Bem vindos ao Uzbequistão, a terra de Aladim.
Oi? Como assim? É isso mesmo. Alguém já reparou que, na história de Aladim, a sua mítica cidade de Agrabah fica “na China”? Como não há nada realmente da China na história, as pessoas passam batidas pela menção. Mas é que “China” era como os árabes e outros islâmicos na Idade Média se referiam a estas terras muçulmanas da Ásia Central, da Rota da Seda às fronteiras com a China.
Tais fábulas perpassavam todas as terras islâmicas do Oriente Médio e da Ásia Central. Não se sabe ao certo quando o conto de Aladim surgiu ou quem o criou. Ele por séculos foi transmitido oralmente, como eram todas as histórias, até o francês Antoine Galland registrá-lo por escrito no século XVIII. Ele o teria ouvido do sírio Hanna Diyab, um renomado contador de histórias. Esta, a bem da verdade, não constava no Mil e Uma Noites árabe original. Foi adicionada a partir do século XVIII, como “Aladim e a lâmpada mágica.” Reparem novamente na foto de capa para ver se não parece.

O Uzbequistão é o destino por excelência para conhecer esse legado estético, cultural e histórico. Estamos no miolo da Ásia Central, por onde as caravanas passavam entre o império chinês e as terras ocidentais, transportando seda e muito mais.
Aqui os persas desde a Antiguidade tinham sua fronteira com os nômades túrquicos que viriam a invadi-los. Um desses povos túrquicos foram os uzbeques, que você encontra hoje aqui. Ao longo desta viagem contarei a história inteira. Por ora, basta saber que todos eles — persas e turcos — na Idade Média se converteram ao Islã, e mesmo sem ser árabes fizeram parte daquele mundo muçulmano medieval de fábulas, sábios, palácios e sultões.
Acompanhem-me. O que vou lhes mostrar não é bem magia, mas a realidade e seu contexto histórico — que têm, sim, um lado mágico. Comecemos pela capital uzbeque, por onde eu cheguei.

Cheguei de avião a Tashkent, capital do Uzbequistão. Hoje é uma metrópole de 2 milhões de habitantes (dos 32 milhões que há no país), e a maior cidade da Ásia Central. Seu aeroporto fica pertinho do centro. Uma rápida corrida de táxi me trouxe em 10 minutos até minha acomodação após os trâmites de imigração que descrevi no post anterior.
A minha primeira impressão de Tashkent foi a de uma cidade grande, arborizada, de avenidas largas. Embora por fora a arquitetura seja toda moderna (soviética ou pós-soviética), por dentro os uzbeques continuam a gostar de seus tapetes e outros enfeites em estilo túrquico.

DADOS FORNECIDOS:
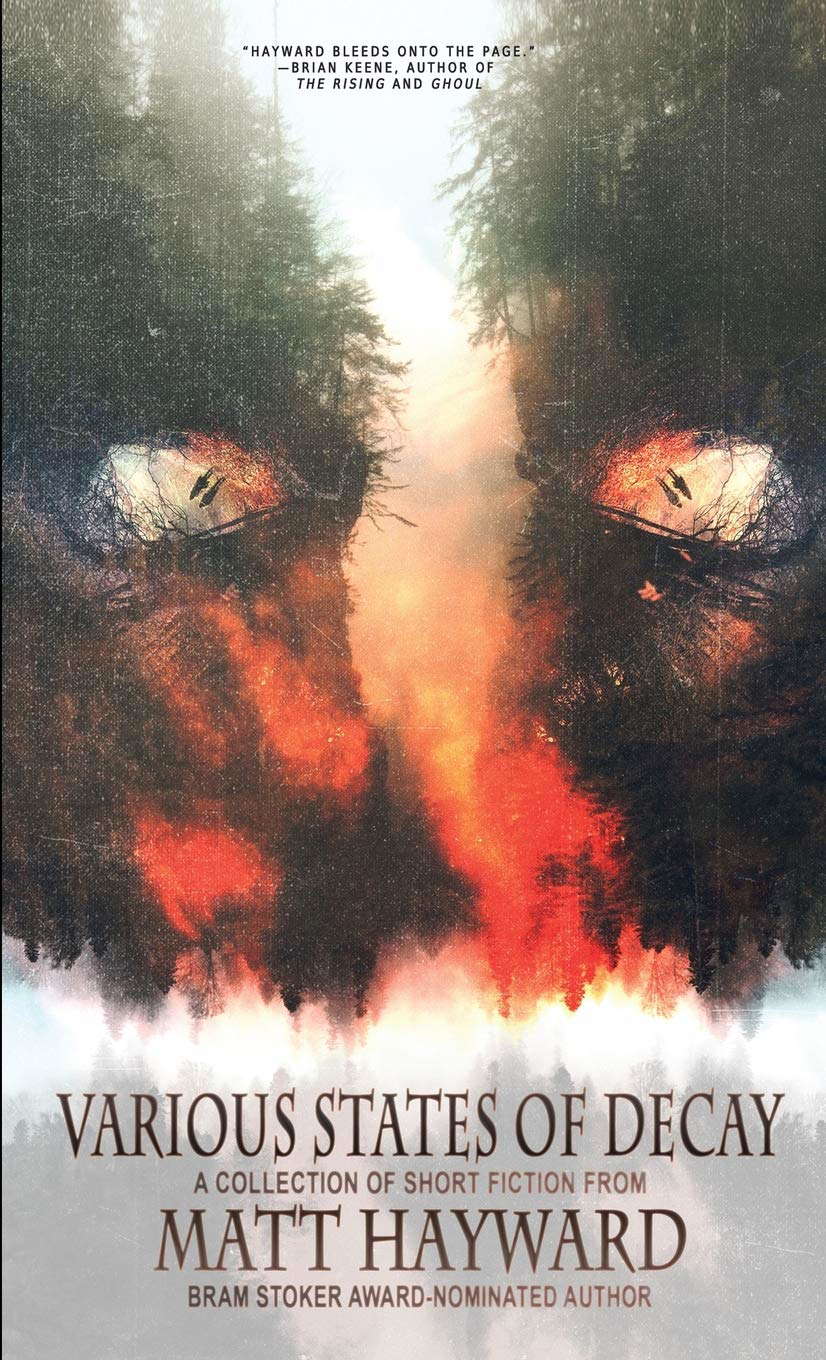 Various States of Decay: A Collection poster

O QUE FAZER:
A. No texto sobre o Uzbequistão, quem registrou por escrito o conto de Aladim no século XVIII?
B. Diga se cada afirmação concorda com o texto sobre o Uzbequistão, respondendo sim ou não e citando as palavras do texto que decidem: (i) Tashkent tem hoje 2 milhões de habitantes. (ii) O conto de Aladim fazia parte do Mil e Uma Noites árabe original. (iii) A corrida de táxi do aeroporto até a acomodação levou meia hora.

RESPOSTAS POR ITEM:
A. O francês Antoine Galland.

B.
(i) Sim: “Hoje é uma metrópole de 2 milhões de habitantes”.
(ii) Não: “Esta, a bem da verdade, não constava no Mil e Uma Noites árabe original.”
(iii) Não: “Uma rápida corrida de táxi me trouxe em 10 minutos até minha acomodação”.